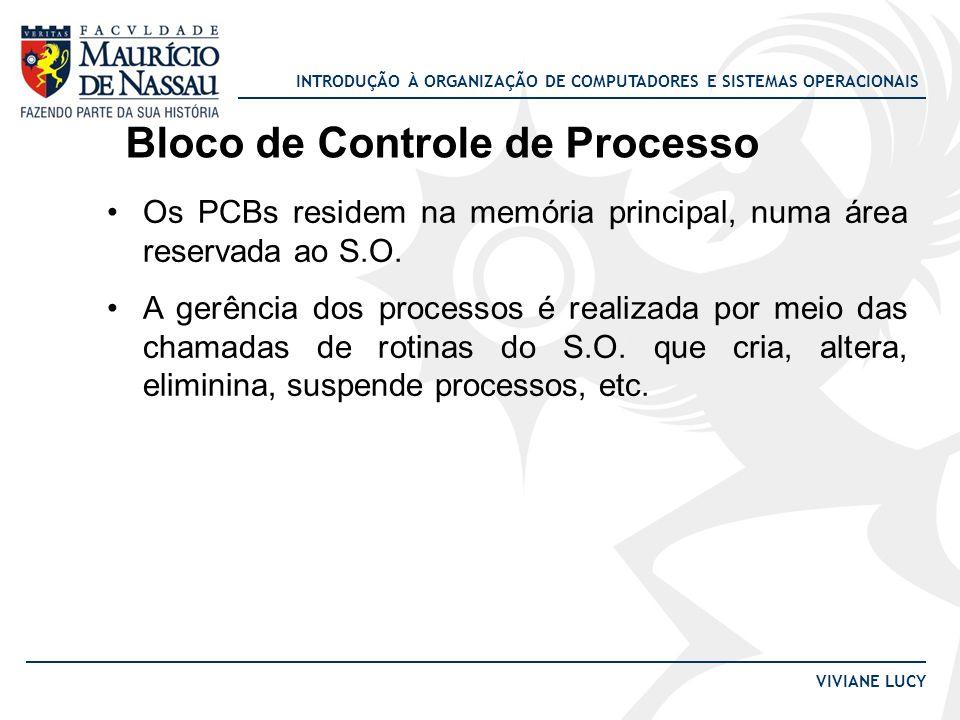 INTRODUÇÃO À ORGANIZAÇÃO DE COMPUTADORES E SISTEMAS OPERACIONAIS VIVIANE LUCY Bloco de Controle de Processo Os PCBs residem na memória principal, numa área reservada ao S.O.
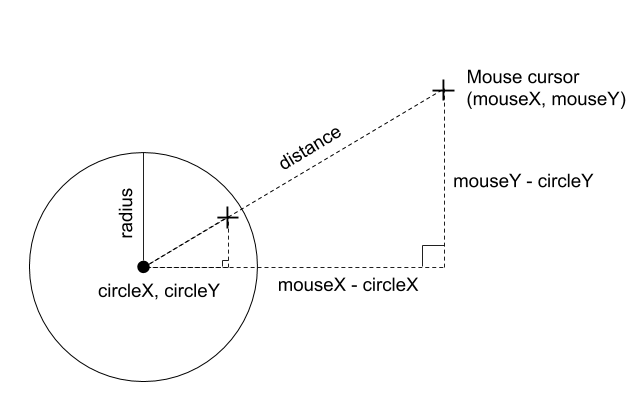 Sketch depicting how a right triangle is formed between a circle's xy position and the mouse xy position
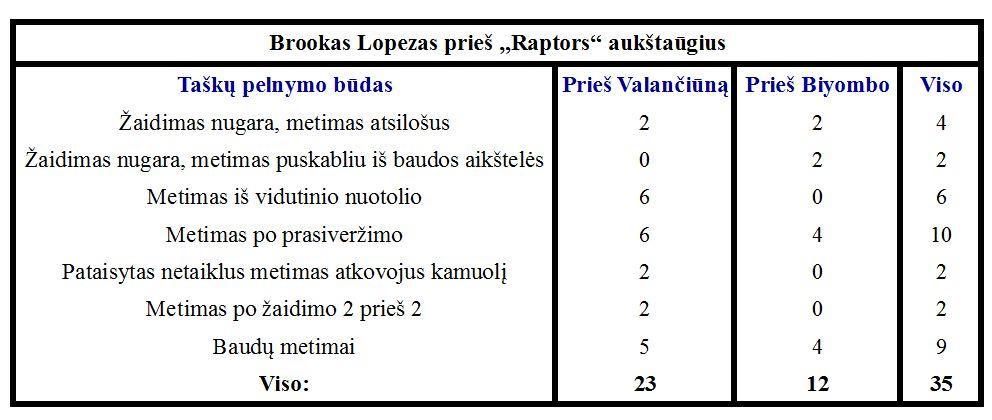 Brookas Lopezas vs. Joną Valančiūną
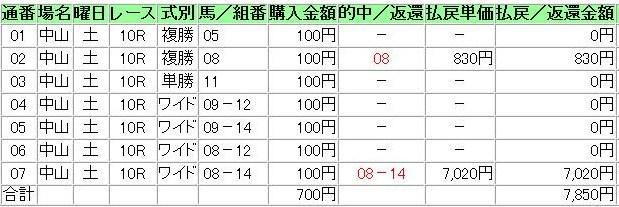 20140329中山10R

§ **Task statement**:
Restate the lines above exactly, from the one bearing "Brookas Lopezas vs. Joną Valančiūną" through the final line of the material, both included, omitting pictures.

§ **Solved problem**:
 Brookas Lopezas vs. Joną Valančiūną
 20140329中山10R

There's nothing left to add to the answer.